Note: the “Automate” option is disabled on all alerts by default - which is definitely a good thing considering the power of this functionality!



Once this is all complete, you will see that when any workload, that is a member of the given group/policy that “is idle”, we will automatically initiate the Shutdown workflow and send an email notification to the owner of the workload!


vRealize Orchestrator

In this workflow, which you can download here, we still need to manually configure a few items first.  This is done by invoking the “Configuration” workflow first, which makes it a little easier to draw out the static environment inputs needed by the workflow such as your email server, port, etc.




The workflow is invoked by vRealize Operations with a virtual machine identifier, an event correlation identifier (for logs and auditing), and the unique ID for the vCenter Server (in case your vRealize Operations is monitoring multiple vCenters).  Virtual machines have quite a few different types of identifiers – in this case, vRealize Operations is passing the Managed Object ID which is of the type “vm-9110”.  This identifier is not guaranteed to be unique, especially across multiple vCenters.  More importantly, it isn’t the one tracked by vRealize Automation.  The workflow, therefore, needs to use the given identifier to find the “instanceUUID” of the VM from vCenter, which is also a key attribute (“vmUniqueId”) in vRealize Automation.

Next, the workflow extracts the matching VM object from vRealize Automation, and also the email address of the object’s owner.  It uses this later to send an email notification to the owner of the idle machine’s shutdown, with the in-built mail workflows.  In vRealize Automation, the Shutdown action is not something that can be called by name, but rather has its own UUID which has to be found.  In the workflow, we enumerate all the available actions for the identified virtual machine, and find the one named “Shutdown”.  There is a chance that this action won’t be found – most especially if the virtual machine is already off!  This could also be a possibility if the virtual machine is in the middle of some other state (being reconfigured), or if the Shutdown action isn’t exposed by the blueprint owner.

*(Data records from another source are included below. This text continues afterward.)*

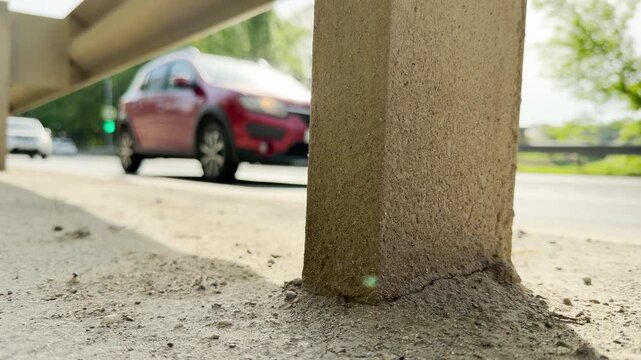 Cars drive fast down a sunny metropolitan street next to a concrete support pillar. Their rapid movement creates the loud, continuous roar of city traffic.
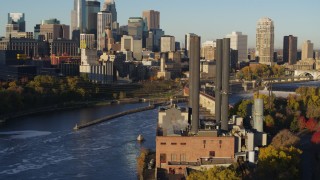 DX0001_002324 - 5.7K aerial stock footage of orbit riverfront power plant at sunrise, with view of Downtown Minneapolis, Minnesota
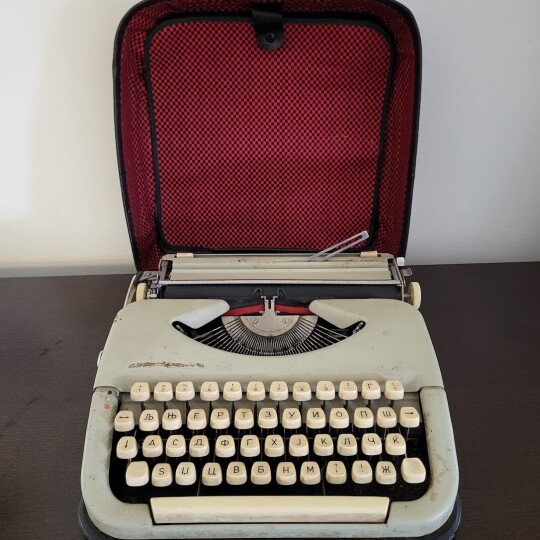 Image of Cyrillic alphabet, vintage portable manual typewriter with a case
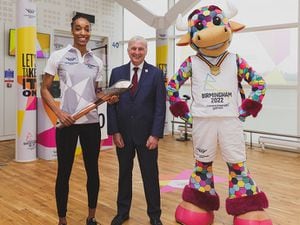 Team England netball player Layla Guscoth and Cllr Ian Ward, Leader of Birmingham City Council with the baton at Birmingham Airport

As you can see by the below screenshots, this workflow has a relatively small number of steps (if you ignore the helpful logging parts!), and just works as designed.



In the email notifications, we found a way to reconstruct the URL directly to the virtual machine in vRealize Automation, and hence help the VM owner to quickly go and power their machine straight up again if needed.  This leads me onto the conclusions for this article…




Conclusions

While this workflow does exactly what was desired – shutting down idle virtual machines – it doesn’t have the whole picture covered yet.  From a technical perspective, should the workflow look to “Power off” the machine if Shutdown doesn’t work?  How should it handle multi-machine blueprints (we didn’t test those)?

A really helpful consequence of invoking the Shutdown action through the vRealize Automation layer is that any existing Approval steps or further custom extensions will still be invoked, just as if the user had tried to manually shutdown their virtual machine.  This opens up the potential for the system to be controlled and reviewed through a business process, using the standard vRealize Automation features.

This opens up a line of questions around whether ANY machines should be subject to automatic shutdown without human intervention and review.  The answer for some environments will be an emphatic “NO”, because the impacts won’t be well understood straight away.  Other environments already do this, however, because the private/public cloud use cases are build within a certain operational culture from the outset.  So, before you take this work and throw it into your own environment, ask some questions about what virtual machine populations this would be suitable for, what would happen if idle machines magically became unavailable, and whether this is really addressing your core problems.  You might find confirmations that this is indeed the right way to go, but you might also find that the basic features of vRealize Automation allows enough accountability, lease control and cost visibility to address most of the wastage inside your infrastructure.

Happy automating!